Anxiety is multifaceted, and you can experience it on a gradient of intense to diffuse. Similarly, there are many tools you can use to manage your anxiety. Instead of looking for one magical solution, the best approach is to layer different tools that address different aspects of anxiety. The book shows you what tools work best for various situations.

  • What will readers learn from the book?

You will gain a deep understanding of the origin and significance of your anxiety and be equipped with solutions and coping skills to manage it. More specifically, you will learn:

  • How to identify normal anxiety versus an anxiety disorder
  • When to seek help for a disorder
  • What kinds of professional help are available (e.g., medication, therapy, and complementary approaches)
  • What is psychotherapy, and how they work for anxiety and trauma 
  • How to use 25 different self-help tools and which ones work best for a given situation


  • What is unique about this book?

It gives you an abundance of tools to use to manage anxiety and shows you how and when to use them. It also dives deep to discuss the impact of personalities and temperaments on your anxiety. There are a few topics not typically discussed in books on anxiety, such as recognizing existential anxiety and the science behind aromatherapy and how to use it.

  1. What are your two most useful tips for students and/or parents as they head back to school, given the new “normal” of covid and school shooting fears?

Our minds and bodies thrive on routine and consistency. One of the best things you and your child can do to cope with our current uncertainty is establish and stick to a routine. Your routine should include a regular bedtime, wind down time before bed, and at least one meal around the same time (breakfast, lunch, or dinner).  The second thing you can do is set aside time to debrief at the end of the day and discuss any worries or concerns your child has. Affective labeling is a powerful tool that helps diffuse anxiety by assigning words to feelings. Use the daily debriefing as a time to help them identify how they feel with words. Science shows that this exercise reduces brain (amygdala) activation and deescalates intense emotions. 

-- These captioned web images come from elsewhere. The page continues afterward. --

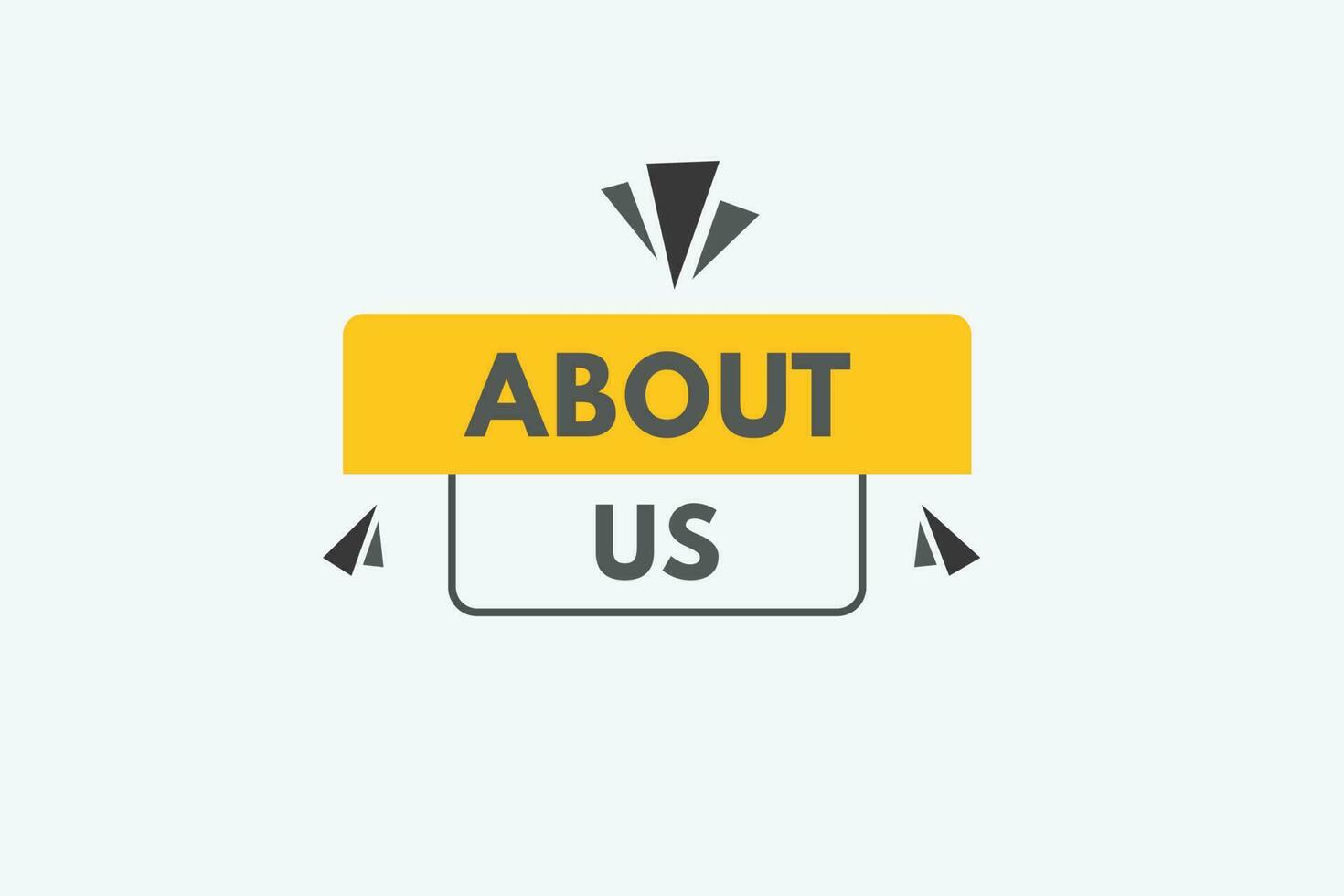 About us text Button. About us Sign Icon Label Sticker Web Buttons vector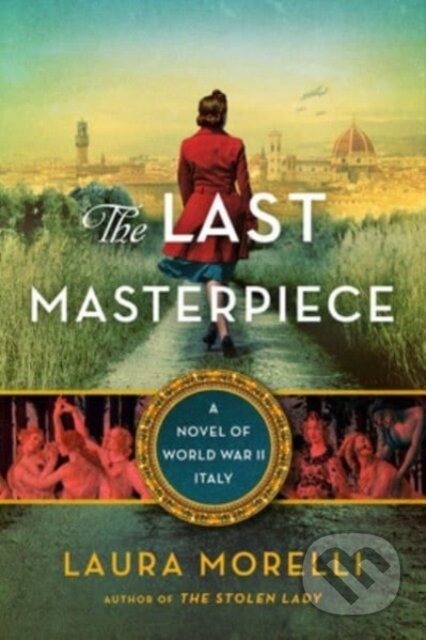 Kniha: The Last Masterpiece (Laura Morelli). , 2023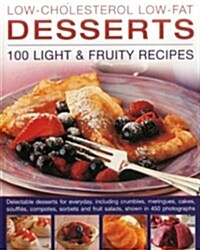 Low-Cholesterol Low-Fat Desserts: 100 Light & Fruity Recipes : Delectable Desserts for Everyday, Including Crumbles, Meringues, Cakes, Souffles, Compo (Paperback)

Dr. Marks is a general and forensic psychiatrist of over 20 years whose mission is to increase mental health awareness and understanding by educating people on psychiatric disorders, mental well-being, and self-improvement. She believes that insight creates change, both on a micro-level (personal growth) and a macro-level (reduction in fear and social judgment). Dr. Marks produces educational videos on her YouTube channel, DrTraceyMarks. As a forensic psychiatrist, she has formulated over 1000 opinions through Independent Medical Evaluations, criminal assessments, or civil litigation consultations. She has been qualified as an expert in multiple federal and state courts and military court-martial. She also maintains a general psychiatry clinical practice focusing on mood disorders, anxiety disorders, and burnout. Dr. Marks has been sought after by CNN and HLN for forensic and general psychiatric commentary.